The task —
Quote all of the material below word for word, leaving out the pictures.

Excerpted data —
= = = = =
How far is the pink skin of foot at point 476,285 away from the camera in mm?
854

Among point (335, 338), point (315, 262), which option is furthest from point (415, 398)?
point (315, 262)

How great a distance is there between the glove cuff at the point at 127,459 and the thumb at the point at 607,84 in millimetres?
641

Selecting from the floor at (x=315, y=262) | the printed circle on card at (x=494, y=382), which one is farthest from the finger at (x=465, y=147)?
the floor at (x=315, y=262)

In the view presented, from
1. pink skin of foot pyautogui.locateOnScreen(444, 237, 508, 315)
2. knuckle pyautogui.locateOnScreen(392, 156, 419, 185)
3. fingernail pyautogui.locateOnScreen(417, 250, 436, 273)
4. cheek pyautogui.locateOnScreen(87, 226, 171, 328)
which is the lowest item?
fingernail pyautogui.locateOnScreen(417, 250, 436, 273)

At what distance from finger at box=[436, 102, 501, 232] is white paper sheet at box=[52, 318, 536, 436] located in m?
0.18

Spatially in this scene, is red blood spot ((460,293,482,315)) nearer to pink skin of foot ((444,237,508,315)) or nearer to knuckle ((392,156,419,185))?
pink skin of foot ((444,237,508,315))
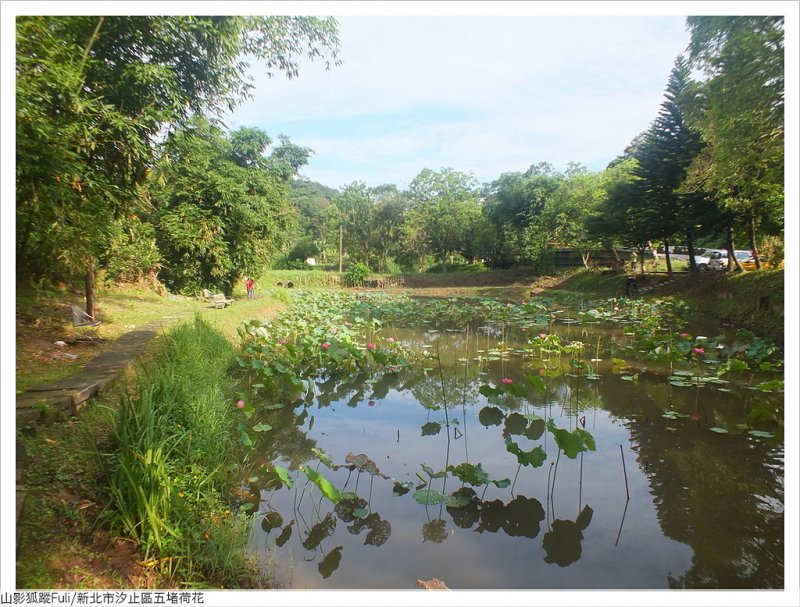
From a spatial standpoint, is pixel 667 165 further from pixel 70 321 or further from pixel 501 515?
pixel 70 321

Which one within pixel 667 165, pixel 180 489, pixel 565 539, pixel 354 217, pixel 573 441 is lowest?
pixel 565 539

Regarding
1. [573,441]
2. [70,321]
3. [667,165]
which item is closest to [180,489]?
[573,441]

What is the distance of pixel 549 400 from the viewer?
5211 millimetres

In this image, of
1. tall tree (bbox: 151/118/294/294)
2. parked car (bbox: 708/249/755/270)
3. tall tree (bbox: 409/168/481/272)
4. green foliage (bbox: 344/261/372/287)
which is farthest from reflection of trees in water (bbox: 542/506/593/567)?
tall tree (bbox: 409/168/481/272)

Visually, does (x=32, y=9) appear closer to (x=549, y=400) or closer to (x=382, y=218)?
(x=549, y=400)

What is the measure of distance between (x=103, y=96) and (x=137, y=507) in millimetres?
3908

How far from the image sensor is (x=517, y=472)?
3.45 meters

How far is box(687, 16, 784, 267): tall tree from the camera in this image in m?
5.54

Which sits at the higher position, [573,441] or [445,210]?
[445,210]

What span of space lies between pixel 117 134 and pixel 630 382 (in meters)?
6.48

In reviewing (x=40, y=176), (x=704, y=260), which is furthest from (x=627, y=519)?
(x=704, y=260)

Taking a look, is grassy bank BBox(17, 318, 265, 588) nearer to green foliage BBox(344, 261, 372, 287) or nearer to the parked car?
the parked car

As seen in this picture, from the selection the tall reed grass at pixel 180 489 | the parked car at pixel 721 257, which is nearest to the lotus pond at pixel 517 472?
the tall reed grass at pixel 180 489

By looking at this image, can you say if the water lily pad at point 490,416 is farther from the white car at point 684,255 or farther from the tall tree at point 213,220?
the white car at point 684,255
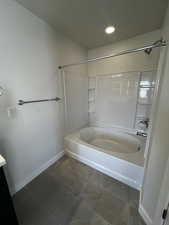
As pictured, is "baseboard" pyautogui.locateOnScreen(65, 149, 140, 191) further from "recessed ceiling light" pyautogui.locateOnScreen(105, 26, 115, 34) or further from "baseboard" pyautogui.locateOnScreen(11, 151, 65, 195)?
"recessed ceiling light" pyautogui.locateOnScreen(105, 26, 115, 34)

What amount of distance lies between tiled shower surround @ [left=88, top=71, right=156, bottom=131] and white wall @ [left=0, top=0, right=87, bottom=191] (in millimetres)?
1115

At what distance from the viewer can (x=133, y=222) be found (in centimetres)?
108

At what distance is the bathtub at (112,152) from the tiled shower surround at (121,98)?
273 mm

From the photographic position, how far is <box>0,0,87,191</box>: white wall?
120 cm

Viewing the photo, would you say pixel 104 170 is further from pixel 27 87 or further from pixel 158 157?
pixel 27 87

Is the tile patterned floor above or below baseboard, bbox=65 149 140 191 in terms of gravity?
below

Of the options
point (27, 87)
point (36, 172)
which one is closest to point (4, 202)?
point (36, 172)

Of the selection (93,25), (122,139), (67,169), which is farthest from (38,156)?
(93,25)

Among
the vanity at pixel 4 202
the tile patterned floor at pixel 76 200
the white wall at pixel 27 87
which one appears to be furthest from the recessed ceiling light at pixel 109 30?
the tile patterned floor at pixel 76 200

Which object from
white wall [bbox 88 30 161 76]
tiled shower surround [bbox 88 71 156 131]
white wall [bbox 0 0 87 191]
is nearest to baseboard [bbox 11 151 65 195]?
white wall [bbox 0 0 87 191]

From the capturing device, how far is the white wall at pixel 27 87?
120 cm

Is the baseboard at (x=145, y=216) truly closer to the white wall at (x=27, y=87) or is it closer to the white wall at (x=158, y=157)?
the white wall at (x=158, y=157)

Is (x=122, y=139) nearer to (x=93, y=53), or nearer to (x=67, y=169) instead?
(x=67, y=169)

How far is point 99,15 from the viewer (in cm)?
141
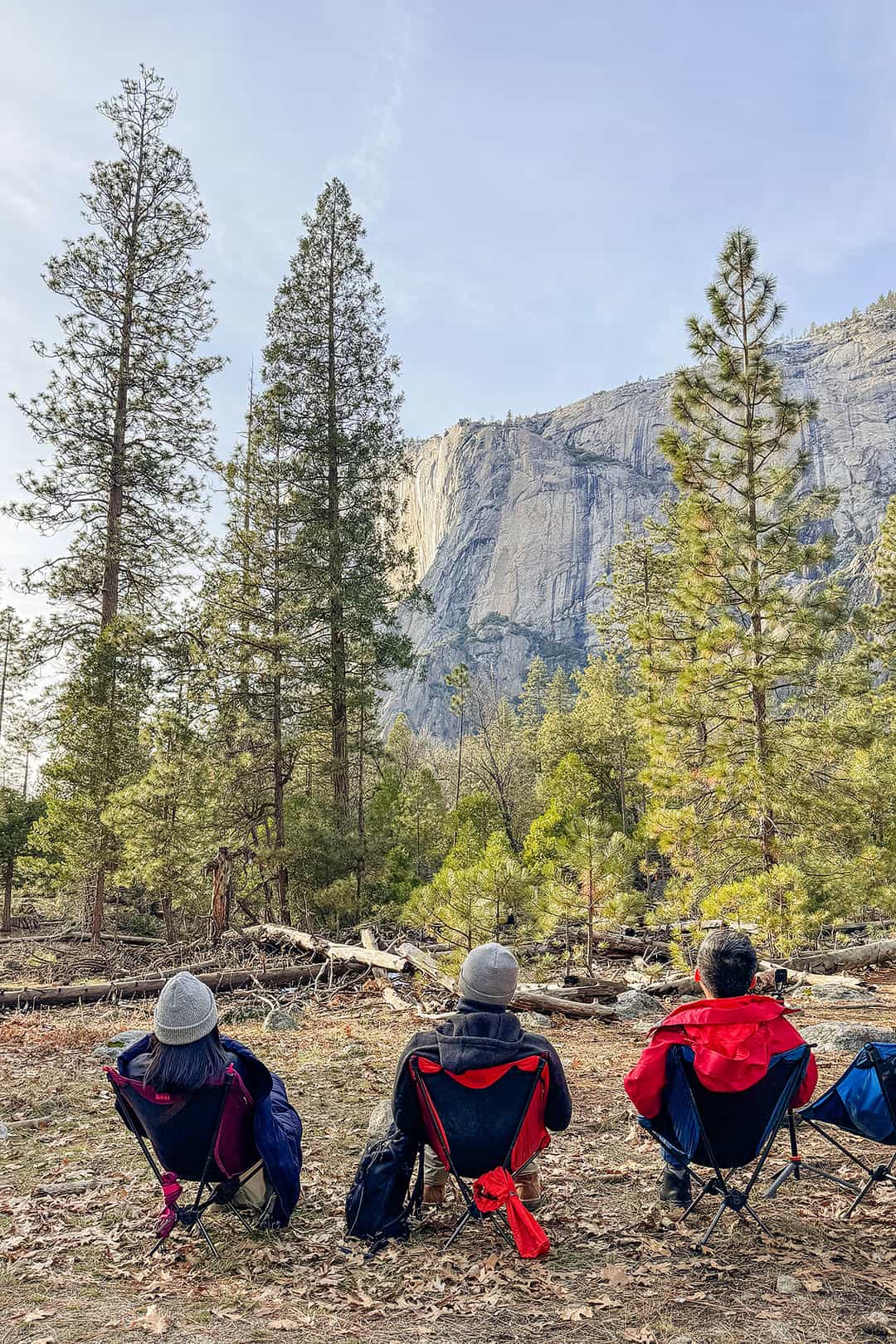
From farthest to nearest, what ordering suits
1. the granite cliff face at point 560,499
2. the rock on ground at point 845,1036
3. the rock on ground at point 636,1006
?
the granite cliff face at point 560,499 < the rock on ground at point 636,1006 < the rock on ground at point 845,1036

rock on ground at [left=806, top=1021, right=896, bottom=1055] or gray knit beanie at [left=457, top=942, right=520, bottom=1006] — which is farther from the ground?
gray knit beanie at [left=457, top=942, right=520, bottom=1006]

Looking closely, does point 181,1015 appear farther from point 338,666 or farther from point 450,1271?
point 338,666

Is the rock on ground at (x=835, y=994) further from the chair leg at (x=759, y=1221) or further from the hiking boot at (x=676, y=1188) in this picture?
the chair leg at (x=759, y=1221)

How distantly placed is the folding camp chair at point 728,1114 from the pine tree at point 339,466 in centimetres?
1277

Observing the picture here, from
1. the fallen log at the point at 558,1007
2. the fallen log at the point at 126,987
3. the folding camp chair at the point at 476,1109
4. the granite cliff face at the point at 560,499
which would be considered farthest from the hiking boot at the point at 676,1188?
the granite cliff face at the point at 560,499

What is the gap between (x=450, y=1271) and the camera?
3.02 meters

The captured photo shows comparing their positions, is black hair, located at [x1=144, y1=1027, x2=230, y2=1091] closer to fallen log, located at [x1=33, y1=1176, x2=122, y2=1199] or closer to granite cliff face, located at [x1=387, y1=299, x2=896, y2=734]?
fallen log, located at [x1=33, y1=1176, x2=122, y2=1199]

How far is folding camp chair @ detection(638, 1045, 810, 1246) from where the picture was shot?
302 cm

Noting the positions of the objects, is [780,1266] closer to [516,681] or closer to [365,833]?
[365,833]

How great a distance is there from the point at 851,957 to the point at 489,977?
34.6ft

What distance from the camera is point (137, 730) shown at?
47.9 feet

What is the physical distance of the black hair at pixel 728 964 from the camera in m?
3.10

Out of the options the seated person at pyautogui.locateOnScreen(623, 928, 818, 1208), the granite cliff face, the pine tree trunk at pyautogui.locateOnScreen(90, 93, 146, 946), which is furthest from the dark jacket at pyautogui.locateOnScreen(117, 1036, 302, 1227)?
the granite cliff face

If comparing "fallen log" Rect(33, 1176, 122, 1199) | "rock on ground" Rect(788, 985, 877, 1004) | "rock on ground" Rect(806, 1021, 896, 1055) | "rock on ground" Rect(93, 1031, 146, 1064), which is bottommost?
= = = = =
Answer for the task —
How far is the pink skin of foot at point 476,285 away from the camera in mm?
854

Among point (335, 338), point (315, 262), which option is furthest from point (415, 398)?
point (315, 262)

How great a distance is there between the glove cuff at the point at 127,459 and the thumb at the point at 607,84 in millimetres?
641

Selecting from the floor at (x=315, y=262) | the printed circle on card at (x=494, y=382), which one is farthest from the finger at (x=465, y=147)?
the floor at (x=315, y=262)

In the view presented, from
1. pink skin of foot pyautogui.locateOnScreen(444, 237, 508, 315)
2. knuckle pyautogui.locateOnScreen(392, 156, 419, 185)
3. fingernail pyautogui.locateOnScreen(417, 250, 436, 273)
4. cheek pyautogui.locateOnScreen(87, 226, 171, 328)
which is the lowest item?
fingernail pyautogui.locateOnScreen(417, 250, 436, 273)

At what distance from finger at box=[436, 102, 501, 232] is white paper sheet at box=[52, 318, 536, 436] located in m?
0.18

Spatially in this scene, is red blood spot ((460,293,482,315)) nearer to pink skin of foot ((444,237,508,315)) or nearer to knuckle ((392,156,419,185))?
pink skin of foot ((444,237,508,315))
From a spatial standpoint, is pixel 667 165 further from pixel 70 321 or further from pixel 501 515?
pixel 70 321

Which one within pixel 667 165, pixel 180 489, pixel 565 539, pixel 354 217, pixel 573 441 is lowest?
pixel 565 539

Regarding
1. [573,441]
2. [70,321]
3. [667,165]
which item is closest to [180,489]?
[573,441]

What is the distance of pixel 549 400 from the viewer?
5211 millimetres

In this image, of
1. tall tree (bbox: 151/118/294/294)
2. parked car (bbox: 708/249/755/270)
3. tall tree (bbox: 409/168/481/272)
4. green foliage (bbox: 344/261/372/287)
which is farthest from reflection of trees in water (bbox: 542/506/593/567)?
tall tree (bbox: 409/168/481/272)

Visually, does (x=32, y=9) appear closer to (x=549, y=400) or closer to (x=382, y=218)?
(x=549, y=400)

What is the measure of distance between (x=103, y=96) and (x=137, y=507) in millimetres?
3908

How far from the image sensor is (x=517, y=472)?
3.45 meters

How far is box(687, 16, 784, 267): tall tree from the camera in this image in m?
5.54

Which sits at the higher position, [573,441] or [445,210]?
[445,210]

What span of space lies between pixel 117 134 and pixel 630 382 (in meters)?
6.48

In reviewing (x=40, y=176), (x=704, y=260), which is furthest from (x=627, y=519)?
(x=704, y=260)

Taking a look, is grassy bank BBox(17, 318, 265, 588) nearer to green foliage BBox(344, 261, 372, 287) or nearer to the parked car?
the parked car

As seen in this picture, from the selection the tall reed grass at pixel 180 489 | the parked car at pixel 721 257, which is nearest to the lotus pond at pixel 517 472?
the tall reed grass at pixel 180 489

By looking at this image, can you say if the water lily pad at point 490,416 is farther from the white car at point 684,255 or farther from the tall tree at point 213,220?
the white car at point 684,255
As pictured, is "baseboard" pyautogui.locateOnScreen(65, 149, 140, 191) further from "recessed ceiling light" pyautogui.locateOnScreen(105, 26, 115, 34) or further from "baseboard" pyautogui.locateOnScreen(11, 151, 65, 195)?
"recessed ceiling light" pyautogui.locateOnScreen(105, 26, 115, 34)

What amount of distance lies between tiled shower surround @ [left=88, top=71, right=156, bottom=131] and white wall @ [left=0, top=0, right=87, bottom=191] (in millimetres)?
1115

At what distance from the viewer can (x=133, y=222) be found (in centimetres)?
108

At what distance is the bathtub at (112,152) from the tiled shower surround at (121,98)?
273 mm

From the photographic position, how far is <box>0,0,87,191</box>: white wall?
120 cm

Viewing the photo, would you say pixel 104 170 is further from pixel 27 87 or further from pixel 158 157?
pixel 27 87

Is the tile patterned floor above or below baseboard, bbox=65 149 140 191 in terms of gravity?
below

Of the options
point (27, 87)
point (36, 172)
which one is closest to point (4, 202)?
point (36, 172)

Of the selection (93,25), (122,139), (67,169), which is farthest from (38,156)?
(93,25)

Among
the vanity at pixel 4 202
the tile patterned floor at pixel 76 200
the white wall at pixel 27 87
which one appears to be furthest from the recessed ceiling light at pixel 109 30?
the tile patterned floor at pixel 76 200

Which object from
white wall [bbox 88 30 161 76]
tiled shower surround [bbox 88 71 156 131]
white wall [bbox 0 0 87 191]
is nearest to baseboard [bbox 11 151 65 195]?
white wall [bbox 0 0 87 191]

From the capturing device, how far is the white wall at pixel 27 87?
120 cm

Is the baseboard at (x=145, y=216) truly closer to the white wall at (x=27, y=87) or is it closer to the white wall at (x=158, y=157)?
the white wall at (x=158, y=157)

Is (x=122, y=139) nearer to (x=93, y=53), or nearer to (x=67, y=169) instead?
(x=67, y=169)

How far is point 99,15 from the viewer (in cm)?
141
From farthest to nearest, what ordering suits
1. the granite cliff face at point 560,499
2. the rock on ground at point 845,1036
3. the rock on ground at point 636,1006
?
the granite cliff face at point 560,499 < the rock on ground at point 636,1006 < the rock on ground at point 845,1036

rock on ground at [left=806, top=1021, right=896, bottom=1055] or gray knit beanie at [left=457, top=942, right=520, bottom=1006] — which is farther from the ground?
gray knit beanie at [left=457, top=942, right=520, bottom=1006]

Looking closely, does point 181,1015 appear farther from point 338,666 or farther from point 450,1271?
point 338,666

Is the rock on ground at (x=835, y=994) further from the chair leg at (x=759, y=1221) or further from the hiking boot at (x=676, y=1188) in this picture?
the chair leg at (x=759, y=1221)

How distantly placed is the folding camp chair at point 728,1114 from the pine tree at point 339,466 in centimetres?
1277

Observing the picture here, from
1. the fallen log at the point at 558,1007
2. the fallen log at the point at 126,987
3. the folding camp chair at the point at 476,1109
4. the granite cliff face at the point at 560,499
which would be considered farthest from the hiking boot at the point at 676,1188?
the granite cliff face at the point at 560,499

What is the gap between (x=450, y=1271) and the camera?
3.02 meters

The captured photo shows comparing their positions, is black hair, located at [x1=144, y1=1027, x2=230, y2=1091] closer to fallen log, located at [x1=33, y1=1176, x2=122, y2=1199] or closer to granite cliff face, located at [x1=387, y1=299, x2=896, y2=734]?
fallen log, located at [x1=33, y1=1176, x2=122, y2=1199]

How far is folding camp chair @ detection(638, 1045, 810, 1246) from where the picture was shot?
302 cm

Noting the positions of the objects, is [780,1266] closer to [516,681] or closer to [365,833]?
[365,833]

How great a distance is there from the point at 851,957 to the point at 489,977?
34.6ft

What distance from the camera is point (137, 730) shown at?
47.9 feet

What is the physical distance of the black hair at pixel 728 964 from the camera in m?
3.10

Out of the options the seated person at pyautogui.locateOnScreen(623, 928, 818, 1208), the granite cliff face, the pine tree trunk at pyautogui.locateOnScreen(90, 93, 146, 946), which is furthest from the dark jacket at pyautogui.locateOnScreen(117, 1036, 302, 1227)?
the granite cliff face

If comparing "fallen log" Rect(33, 1176, 122, 1199) | "rock on ground" Rect(788, 985, 877, 1004) | "rock on ground" Rect(806, 1021, 896, 1055) | "rock on ground" Rect(93, 1031, 146, 1064), which is bottommost?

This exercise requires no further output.